[begin The input]
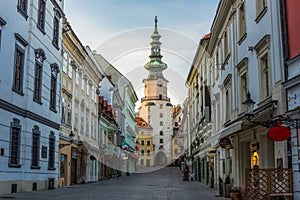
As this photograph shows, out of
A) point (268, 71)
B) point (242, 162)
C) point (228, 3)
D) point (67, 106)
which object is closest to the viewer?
point (268, 71)

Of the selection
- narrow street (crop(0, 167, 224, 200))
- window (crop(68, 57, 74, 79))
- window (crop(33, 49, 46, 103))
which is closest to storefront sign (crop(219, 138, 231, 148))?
narrow street (crop(0, 167, 224, 200))

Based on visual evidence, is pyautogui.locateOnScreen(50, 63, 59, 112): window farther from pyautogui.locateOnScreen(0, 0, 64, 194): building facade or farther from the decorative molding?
the decorative molding

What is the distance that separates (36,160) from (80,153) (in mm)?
12709

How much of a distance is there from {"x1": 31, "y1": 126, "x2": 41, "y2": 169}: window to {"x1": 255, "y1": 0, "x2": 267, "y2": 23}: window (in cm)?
1212

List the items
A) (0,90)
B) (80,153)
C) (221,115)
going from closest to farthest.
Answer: (0,90)
(221,115)
(80,153)

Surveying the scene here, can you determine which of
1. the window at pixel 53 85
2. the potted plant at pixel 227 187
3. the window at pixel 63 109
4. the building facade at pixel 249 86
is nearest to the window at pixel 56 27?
the window at pixel 53 85

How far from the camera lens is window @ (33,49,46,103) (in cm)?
2286

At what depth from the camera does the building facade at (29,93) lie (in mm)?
18938

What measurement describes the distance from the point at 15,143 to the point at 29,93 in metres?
2.66

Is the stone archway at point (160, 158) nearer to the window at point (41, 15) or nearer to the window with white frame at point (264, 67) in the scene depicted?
the window at point (41, 15)

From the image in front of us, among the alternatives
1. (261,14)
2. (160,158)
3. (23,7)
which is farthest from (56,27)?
(160,158)

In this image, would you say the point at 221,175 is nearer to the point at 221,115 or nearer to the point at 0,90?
the point at 221,115

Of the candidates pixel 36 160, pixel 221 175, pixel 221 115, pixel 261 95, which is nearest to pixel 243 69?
pixel 261 95

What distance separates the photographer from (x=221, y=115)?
25547 millimetres
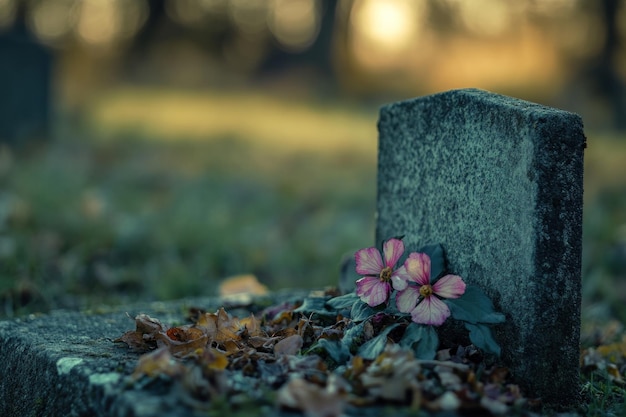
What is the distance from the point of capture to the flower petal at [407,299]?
1914mm

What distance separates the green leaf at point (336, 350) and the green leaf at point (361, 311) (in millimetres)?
113

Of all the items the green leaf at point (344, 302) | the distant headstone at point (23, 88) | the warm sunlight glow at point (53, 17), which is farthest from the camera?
the warm sunlight glow at point (53, 17)

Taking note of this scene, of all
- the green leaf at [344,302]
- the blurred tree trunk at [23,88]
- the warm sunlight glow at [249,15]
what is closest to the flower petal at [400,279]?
the green leaf at [344,302]

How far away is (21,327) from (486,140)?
5.35ft

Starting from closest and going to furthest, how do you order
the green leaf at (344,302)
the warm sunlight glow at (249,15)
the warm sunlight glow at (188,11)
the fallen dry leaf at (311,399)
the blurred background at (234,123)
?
the fallen dry leaf at (311,399), the green leaf at (344,302), the blurred background at (234,123), the warm sunlight glow at (188,11), the warm sunlight glow at (249,15)

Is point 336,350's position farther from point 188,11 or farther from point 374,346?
point 188,11

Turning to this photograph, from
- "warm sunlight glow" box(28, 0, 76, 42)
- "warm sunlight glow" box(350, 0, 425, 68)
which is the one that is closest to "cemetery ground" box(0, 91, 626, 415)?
"warm sunlight glow" box(28, 0, 76, 42)

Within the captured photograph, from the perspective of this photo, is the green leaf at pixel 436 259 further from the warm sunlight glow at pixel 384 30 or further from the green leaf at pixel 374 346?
the warm sunlight glow at pixel 384 30

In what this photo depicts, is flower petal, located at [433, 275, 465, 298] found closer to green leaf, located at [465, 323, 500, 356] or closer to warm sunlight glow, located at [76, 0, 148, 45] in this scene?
green leaf, located at [465, 323, 500, 356]

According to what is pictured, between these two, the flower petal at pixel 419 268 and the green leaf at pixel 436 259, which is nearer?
the flower petal at pixel 419 268

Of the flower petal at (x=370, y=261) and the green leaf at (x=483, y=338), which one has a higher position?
the flower petal at (x=370, y=261)

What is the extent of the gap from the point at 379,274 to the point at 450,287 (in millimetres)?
239

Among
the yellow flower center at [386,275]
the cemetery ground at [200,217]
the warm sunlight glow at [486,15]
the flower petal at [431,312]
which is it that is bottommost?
the cemetery ground at [200,217]

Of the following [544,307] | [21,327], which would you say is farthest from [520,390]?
[21,327]
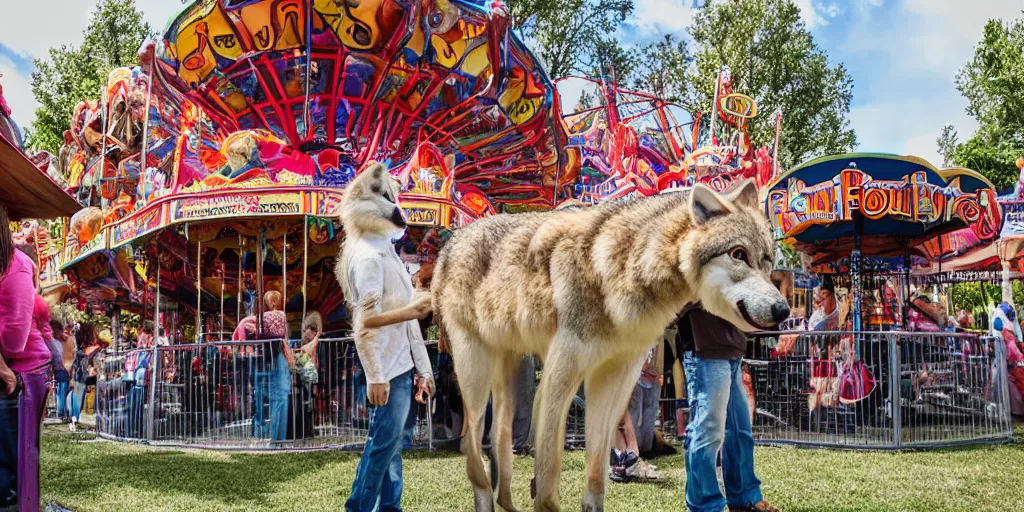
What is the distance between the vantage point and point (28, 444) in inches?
155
[end The input]
■ The task
Reproduce the records word for word, starting with the line that contains "In what this" and going on through the end of the records, and leave out the pictures.

■ Exercise solution
In what this photo depicts, is flower petal, located at [433, 275, 465, 298] found closer to green leaf, located at [465, 323, 500, 356] or closer to warm sunlight glow, located at [76, 0, 148, 45] in this scene?
green leaf, located at [465, 323, 500, 356]

According to what is pictured, between these two, the flower petal at pixel 419 268 and the green leaf at pixel 436 259, which is nearer?
the flower petal at pixel 419 268

Of the flower petal at (x=370, y=261) and the green leaf at (x=483, y=338), which one has a higher position?
the flower petal at (x=370, y=261)

What is the extent of the gap from the point at 379,274 to the point at 450,287 (in millimetres)?
239

Among
the yellow flower center at [386,275]
the cemetery ground at [200,217]
the warm sunlight glow at [486,15]
the flower petal at [431,312]
which is it that is bottommost?
the cemetery ground at [200,217]

Of the following [544,307] | [21,327], which would you say is farthest from [520,390]?
[21,327]
What is the distance between the vantage point and point (28, 444) in inches?
155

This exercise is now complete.